Почему даже в самых именитых хранилищах так немного картин, которые созвучны именно твоей душе? А хороших книг разве больше?
Сын Николая Константиновича Святослав был нам более понятен. Он отошел от символики отца и работал в реалистической манере. Его занимали проблемы войны и мира, согласия и сотрудничества между народами, и сам он больше принадлежал современности с ее суровым противоборством систем, нежели символике отца, ясной только посвященным. Он тоже был ярок и самобытен, но вершин повыше гималайских пиков, которые покорил отец, не достиг. Я это поняла.
Мы вернулись домой пешком. Долго обменивались мнениями, спорили.
— Если бы ты уехал, ты бы сейчас был один-одинешенек! — сказала я. И прижалась к нему. Он обнял меня, и мы пошли обнявшись, как молодые. На нас стали оглядываться, и я бросила ему: — Не хулигань! — Но не отстранилась. Потом сказала: — Ты привык быть один-одинешенек?
— Нет. И не хочу привыкать!
— Я тоже. Мне так не хватает тебя.
На улицах было совсем мало людей. Дима продолжал обнимать меня, и я сказала:
— Жду тебя в следующую пятницу.
Его рука ослабела, и у меня горько екнуло сердце: не приедет.

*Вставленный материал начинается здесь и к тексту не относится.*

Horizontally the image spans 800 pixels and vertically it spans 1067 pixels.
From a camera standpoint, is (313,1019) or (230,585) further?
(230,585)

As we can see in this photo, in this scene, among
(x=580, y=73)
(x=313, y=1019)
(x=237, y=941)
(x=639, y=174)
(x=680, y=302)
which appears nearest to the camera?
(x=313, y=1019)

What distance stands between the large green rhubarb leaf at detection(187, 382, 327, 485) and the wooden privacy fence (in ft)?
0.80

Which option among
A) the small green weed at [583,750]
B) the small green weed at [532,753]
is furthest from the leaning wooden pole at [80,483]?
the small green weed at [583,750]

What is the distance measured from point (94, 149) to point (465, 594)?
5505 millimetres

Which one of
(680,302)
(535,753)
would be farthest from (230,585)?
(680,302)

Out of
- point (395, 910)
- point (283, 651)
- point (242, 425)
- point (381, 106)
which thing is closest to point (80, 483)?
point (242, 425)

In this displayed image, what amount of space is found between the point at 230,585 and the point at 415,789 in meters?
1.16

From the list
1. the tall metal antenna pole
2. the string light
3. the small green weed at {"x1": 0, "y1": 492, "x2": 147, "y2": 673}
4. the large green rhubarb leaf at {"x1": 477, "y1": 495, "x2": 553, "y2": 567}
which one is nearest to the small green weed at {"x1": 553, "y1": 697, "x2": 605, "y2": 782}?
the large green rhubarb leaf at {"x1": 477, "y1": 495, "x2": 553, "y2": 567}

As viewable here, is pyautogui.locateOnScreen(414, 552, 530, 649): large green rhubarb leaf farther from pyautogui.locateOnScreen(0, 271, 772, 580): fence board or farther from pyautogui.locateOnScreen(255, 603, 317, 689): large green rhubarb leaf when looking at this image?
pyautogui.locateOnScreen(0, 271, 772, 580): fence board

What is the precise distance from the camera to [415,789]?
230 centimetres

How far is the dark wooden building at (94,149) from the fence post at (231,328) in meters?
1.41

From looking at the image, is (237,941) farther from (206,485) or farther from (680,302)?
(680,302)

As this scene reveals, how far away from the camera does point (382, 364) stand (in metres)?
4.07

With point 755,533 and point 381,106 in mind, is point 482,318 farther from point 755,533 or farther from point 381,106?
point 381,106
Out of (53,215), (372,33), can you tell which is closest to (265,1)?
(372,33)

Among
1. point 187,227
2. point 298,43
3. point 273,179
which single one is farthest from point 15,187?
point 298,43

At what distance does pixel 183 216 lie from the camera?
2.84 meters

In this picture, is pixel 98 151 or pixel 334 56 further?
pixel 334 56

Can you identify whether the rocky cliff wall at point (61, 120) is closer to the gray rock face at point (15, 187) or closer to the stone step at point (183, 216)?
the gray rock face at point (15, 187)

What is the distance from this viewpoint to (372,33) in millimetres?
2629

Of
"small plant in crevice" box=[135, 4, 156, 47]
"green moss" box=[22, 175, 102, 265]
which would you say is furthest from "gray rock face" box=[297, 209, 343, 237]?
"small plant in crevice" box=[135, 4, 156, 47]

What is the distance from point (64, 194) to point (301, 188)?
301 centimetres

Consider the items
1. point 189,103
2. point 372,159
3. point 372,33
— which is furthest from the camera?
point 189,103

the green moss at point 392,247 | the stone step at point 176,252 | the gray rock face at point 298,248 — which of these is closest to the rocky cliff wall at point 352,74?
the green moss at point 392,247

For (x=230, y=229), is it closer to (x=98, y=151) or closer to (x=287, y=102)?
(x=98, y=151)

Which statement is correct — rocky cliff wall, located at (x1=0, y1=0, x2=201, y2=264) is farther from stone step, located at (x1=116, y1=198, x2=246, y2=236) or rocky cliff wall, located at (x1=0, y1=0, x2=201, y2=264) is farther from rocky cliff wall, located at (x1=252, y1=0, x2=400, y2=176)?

— Постараюсь, — согласился он.
— Только не говори, что это от тебя не зависит. Не ищи оправданий. Когда ты объясняешь по телефону, почему сорвалась поездка, ты словно забиваешь гвозди в живое тело. Ты заранее готовишь все свои объяснения. Ты их репетируешь!
— Нет, ты не права!
— Я не права! Но тебя не было три выходных кряду.
— Постараюсь, — еще раз пообещал он.
— Очень постарайся!
— Ты поступила на курсы водителей? Подходит моя очередь на машину.
— Уж мне-то ничто не помешает сесть в пятницу в «Жигули» и прикатить к тебе. Ты это имеешь в виду?
— И это. Машина облегчит нам жизнь.
— Спасибо! — сказала я со злостью.
Ночью он немного стеснялся меня, а я немного стеснялась его. Как будто я снова узнавала его, снова открывала для себя. Опять предстояла разлука, и это не настраивало на высокое. Но я знала, что не должна подливать масла в огонь. Хватит укоров, и сцен, и холода. Хватит выяснять отношения. Это не сцементировало еще ни одну семью.
VI
— Сколько на водосливе?
— Четырнадцать и восемь!
— Должно быть четырнадцать и восемь. А на самом деле? Ну-ка, одна нога здесь, другая — там!
Я не давала Скачковой поблажек. Установить расход следовало с максимальной точностью, и я этой точности добивалась. Проверяла и перепроверяла, сама подкручивала тяжелую задвижку Лудло. Валентине в конца концов становилось стыдно, и она снисходила до одолжения: «Ладно, я сама!» Ну, обрадовала! Осчастливила прямо. Одолжений мне не надо, мне надо, чтобы я могла на тебя положиться.